By Miranda Crowell
After some basic explanation about fee-for-value payment models in The Shift Part 1, followed by a pro/con discussion of fee-for-value payment models in The Shift Part 2, the final piece in this series focuses on various non-provider perspectives surrounding shifting payment models. This post touches upon how insurance companies are embracing The Shift to drive unprecedented change in our healthcare system.
As Optum puts it, the main drivers of market transformation are the need for 1.) consumer-centric healthcare delivery, 2.) value-driven care, and 3.) healthcare infrastructure modernization. Admittedly, a consumer-centric healthcare system could mean shifting the delivery of care from a long-standing employer-epicenter to a more individualistic approach. Additionally, the way that people view healthcare may change over time. Value-based contracting will push physicians to achieve both quality and efficiency targets before sharing in any cost-savings acquired by fee-for-value contracting. As Payal Shah puts it, this new system will result in a better patient experience, lower healthcare costs, and overall higher quality care. With society’s ever-increasing interest in social media, brand perception could play a role in the patient’s decision to chose a particular provider over another. After all, sharing an opinion about a physician is only 140 characters away.

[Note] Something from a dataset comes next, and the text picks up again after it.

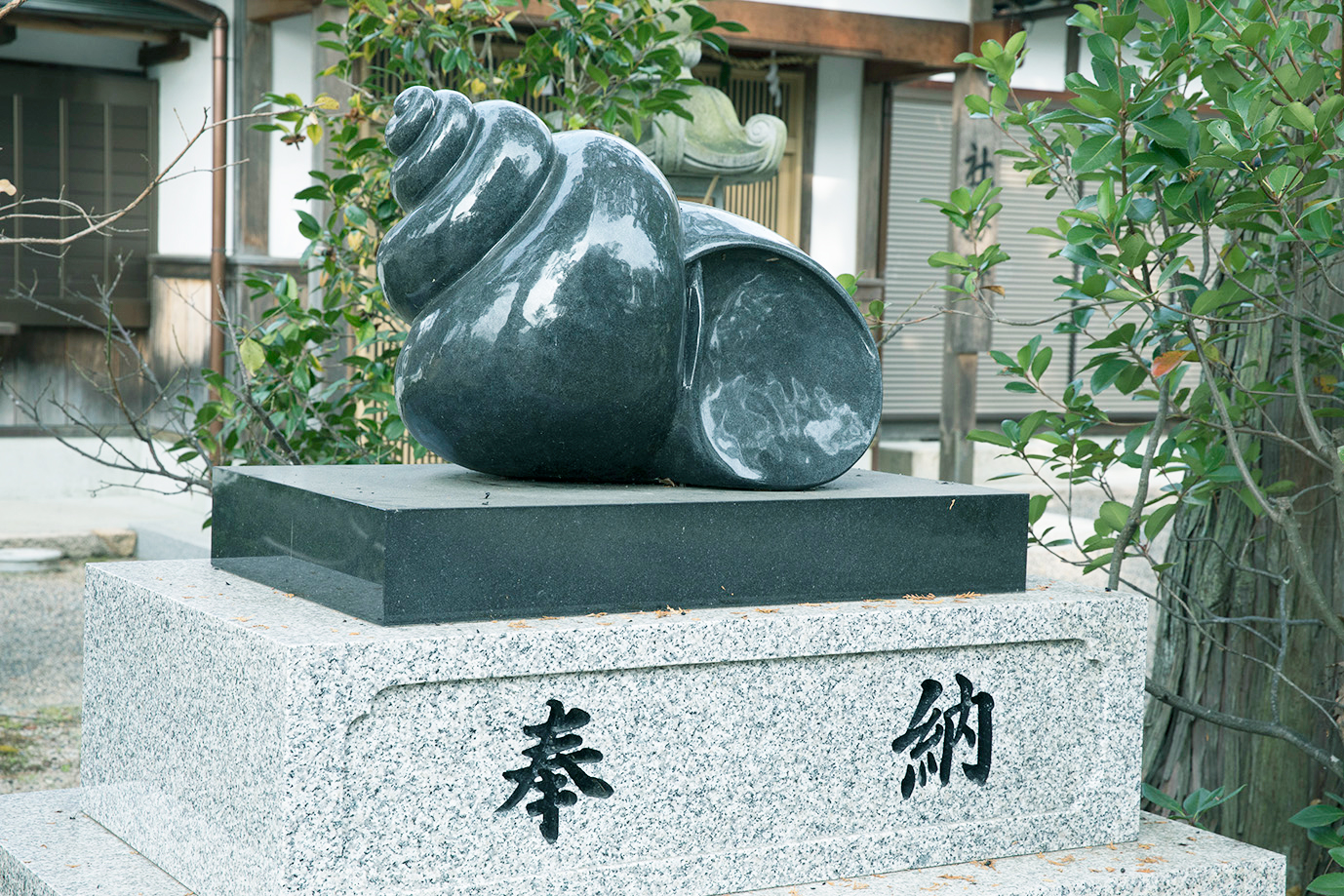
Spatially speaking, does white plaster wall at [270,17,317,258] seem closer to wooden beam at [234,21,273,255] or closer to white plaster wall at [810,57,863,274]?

But it isn’t just patients that are going to see changes. From an employer perspective, UnitedHealthcare told employers in 2012 that they “expect the aggregated return-on-investment of our value-based contracting programs to exceed 2:1 in terms of savings vs. incentives paid because only a portion of the savings will be shared with providers.” The concept is that employers will see a hard-working, healthier workforce with a value-based delivery system, thereby incentivizing employers to be open-minded to changes.
Insurance companies have been anticipating the slow switch from service to value-based contracting. As Shah noted, “insurance companies are working in collaboration with health care providers … regarding payment for incentives, and payors are making sure that savings are realized.” UnitedHealthcare Group is on board with value-based contracting and anticipates a 20% increase in value-based payments in 2015, raising payments from UnitedHealthcare to somewhere “north of $43 billion,” according to Forbes. Blue Cross and Blue Shield (BCBS) companies reported a portfolio of 350 locally-developed, value-based programs in July 2014 and have since increased that number to 570 companies by March of 2015. From 2013 to 2014, BCBS had a 9% increase in claims affiliated with value-based programs and reports $71 billion (yes folks, that another “b”) in programs that provide incentives for quality-based care based on a 2014 annual survey.
Lastly, healthcare infrastructure modernization products and services will be a player on the field that should not be ignored. One quick tour around Matter in Chicago, Illinois, will demonstrate that healthcare tech innovation is already influencing healthcare delivery. For example, Fibroblast Inc., a patient referral management platform, recently landed a deal with Presence Health, Illinois’s second largest health system with over 1 million patients.This takes us full circle back to the concept of patient-centered healthcare; with an increased access to choices in providers, patients will inevitably increase use of information such as branding perceptions, word-of-mouth, and social media when choosing a provider similar to choosing a meal via GrubHub. In summary, the effects of market transformation are far-reaching. Needless to say, the next few years should prove to be one wild ride for all involved with the healthcare market.